Рыжий - Боровский Федор Моисеевич. Страница 2
Но тут мой взгляд случайно наткнулся на раскрытую тетрадь, и я прочел совершенно бессмысленную фразу: «Шалун уж заморозил пальчик…» Прочитанное до меня не дошло, но мечтанья перебились, и я совершенно автоматически читал дальше: «…Ему и больно и смешно, а мать грозит ему в окно».
Постой, постой, это как же так? Ну-ка, сначала.
Ха! Ничего себе! Это что же за стихи такие? Пушкин… Это который — «У лукоморья дуб зеленый», и еще про Балду, и о семи богатырях. Ну, ясное дело — выдумщик. Только на этот раз он хватил: у ужа — пальчик. Пальчик! Когда у него не только пальцев, но и рук-ног нету. Специально он его себе вырастил, что ли? Вырастил и тут же отморозил, растетёха этакий! Недаром ему мать в окно грозит. А чем она, интересно, грозит? Хвостом? Нет, наверное. Если маленький уж сумел отрастить себе пальчик, то мать небось целую руку вырастила и этой рукой ему грозит.

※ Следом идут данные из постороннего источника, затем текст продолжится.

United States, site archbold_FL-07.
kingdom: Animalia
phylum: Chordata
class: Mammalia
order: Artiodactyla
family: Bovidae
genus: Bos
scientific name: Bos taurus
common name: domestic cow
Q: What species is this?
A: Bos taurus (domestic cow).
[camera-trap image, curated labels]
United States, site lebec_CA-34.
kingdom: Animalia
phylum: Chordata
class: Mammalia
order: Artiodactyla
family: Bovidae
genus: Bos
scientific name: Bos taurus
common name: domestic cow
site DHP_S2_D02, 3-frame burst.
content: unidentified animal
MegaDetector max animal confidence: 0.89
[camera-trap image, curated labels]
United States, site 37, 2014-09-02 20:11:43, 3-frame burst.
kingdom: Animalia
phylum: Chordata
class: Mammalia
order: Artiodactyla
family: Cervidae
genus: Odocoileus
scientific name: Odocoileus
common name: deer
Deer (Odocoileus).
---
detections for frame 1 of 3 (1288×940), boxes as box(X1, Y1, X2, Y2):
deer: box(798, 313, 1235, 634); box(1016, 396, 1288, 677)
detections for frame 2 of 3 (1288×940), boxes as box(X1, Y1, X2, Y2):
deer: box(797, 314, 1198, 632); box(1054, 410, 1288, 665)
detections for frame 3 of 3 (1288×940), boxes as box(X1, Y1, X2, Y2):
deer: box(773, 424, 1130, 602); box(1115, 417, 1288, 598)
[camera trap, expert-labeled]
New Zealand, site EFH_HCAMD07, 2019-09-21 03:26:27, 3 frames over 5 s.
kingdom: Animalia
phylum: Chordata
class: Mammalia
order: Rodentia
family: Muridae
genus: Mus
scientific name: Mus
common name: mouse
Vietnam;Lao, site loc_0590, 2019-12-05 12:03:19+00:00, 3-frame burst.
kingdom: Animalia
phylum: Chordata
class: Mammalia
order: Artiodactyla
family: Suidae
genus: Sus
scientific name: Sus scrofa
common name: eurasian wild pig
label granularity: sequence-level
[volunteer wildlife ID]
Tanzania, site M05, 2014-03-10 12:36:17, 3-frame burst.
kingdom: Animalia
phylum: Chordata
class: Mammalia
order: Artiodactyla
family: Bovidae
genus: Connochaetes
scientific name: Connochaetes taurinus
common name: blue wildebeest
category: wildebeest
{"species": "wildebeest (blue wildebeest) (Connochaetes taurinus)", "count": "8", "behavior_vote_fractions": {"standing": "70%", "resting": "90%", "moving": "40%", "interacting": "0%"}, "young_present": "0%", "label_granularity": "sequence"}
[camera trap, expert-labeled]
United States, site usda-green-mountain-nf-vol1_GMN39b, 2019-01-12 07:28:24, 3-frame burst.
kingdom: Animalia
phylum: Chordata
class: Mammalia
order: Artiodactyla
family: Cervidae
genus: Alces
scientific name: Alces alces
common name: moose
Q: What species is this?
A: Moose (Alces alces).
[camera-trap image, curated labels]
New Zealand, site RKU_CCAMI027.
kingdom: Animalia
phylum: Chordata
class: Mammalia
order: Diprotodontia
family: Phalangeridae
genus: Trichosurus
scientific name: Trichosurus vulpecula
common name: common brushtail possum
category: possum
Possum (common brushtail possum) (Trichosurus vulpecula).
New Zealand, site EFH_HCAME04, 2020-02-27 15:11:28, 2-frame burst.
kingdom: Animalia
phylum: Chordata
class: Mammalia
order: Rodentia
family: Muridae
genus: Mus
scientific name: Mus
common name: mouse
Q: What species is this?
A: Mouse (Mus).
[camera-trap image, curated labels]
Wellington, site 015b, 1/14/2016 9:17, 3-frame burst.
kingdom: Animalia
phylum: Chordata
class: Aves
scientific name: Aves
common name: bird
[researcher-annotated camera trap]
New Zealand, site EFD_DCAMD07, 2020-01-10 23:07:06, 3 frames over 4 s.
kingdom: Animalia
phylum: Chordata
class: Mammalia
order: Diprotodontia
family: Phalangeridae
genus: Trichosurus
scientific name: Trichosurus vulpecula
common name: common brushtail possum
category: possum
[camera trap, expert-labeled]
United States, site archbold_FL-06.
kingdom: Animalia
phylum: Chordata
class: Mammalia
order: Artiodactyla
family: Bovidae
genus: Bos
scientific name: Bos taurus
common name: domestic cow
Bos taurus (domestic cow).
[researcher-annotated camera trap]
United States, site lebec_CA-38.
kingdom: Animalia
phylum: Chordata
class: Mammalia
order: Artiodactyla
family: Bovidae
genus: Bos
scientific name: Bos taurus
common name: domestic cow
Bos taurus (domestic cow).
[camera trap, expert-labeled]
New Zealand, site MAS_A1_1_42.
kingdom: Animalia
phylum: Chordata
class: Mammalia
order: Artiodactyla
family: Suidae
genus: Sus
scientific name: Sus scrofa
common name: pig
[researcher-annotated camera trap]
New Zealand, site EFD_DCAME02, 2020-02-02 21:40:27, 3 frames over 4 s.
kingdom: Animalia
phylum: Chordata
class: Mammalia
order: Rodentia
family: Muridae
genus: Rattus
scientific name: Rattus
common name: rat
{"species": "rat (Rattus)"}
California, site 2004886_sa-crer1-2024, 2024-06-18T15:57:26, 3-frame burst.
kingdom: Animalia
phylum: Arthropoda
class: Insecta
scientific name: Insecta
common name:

Я попытался припомнить все стихотворение, но припомнил только одну фразу, которая еще больше запутала дело:
Вот это история! Я забыл даже, что хочу есть, уставился в потолок и напряженно думал, пытаясь и деталях представить себе, как все это там происходит. Итак, значит: уж отрастил себе палец, посадил в салазки Жучку, а сам преобразился в коня. Преобразился — это, наверное, превратился. Конечно же, превратился. Иначе ему не то что Жучку, а и пустые салазки с места не сдвинуть. Куда там — ужу, да еще маленькому. К тому ж какая Жучка станет знаться с маленьким ужом. Она чихнет, и его сдует вместе с замороженным пальчиком. Постой, постой, а откуда известно, что он уж, если он конь? Впрочем, тут, похоже, все ясно: мать-то знает, уж он или конь, если в окно ему грозит. Это Жучка-дура ничего не понимает. А с пальчиком и вообще проще простого: коли змея смогла себе пальчик вырастить, то конь и подавно, у коня хоть ноги есть. Вырастил и тут же заморозил. А может, раньше вырастил, когда еще ужом был. Ничего парень, хоть и уж. Палец заморозил, а не ревет. Определенно не ревет, раз ему смешно.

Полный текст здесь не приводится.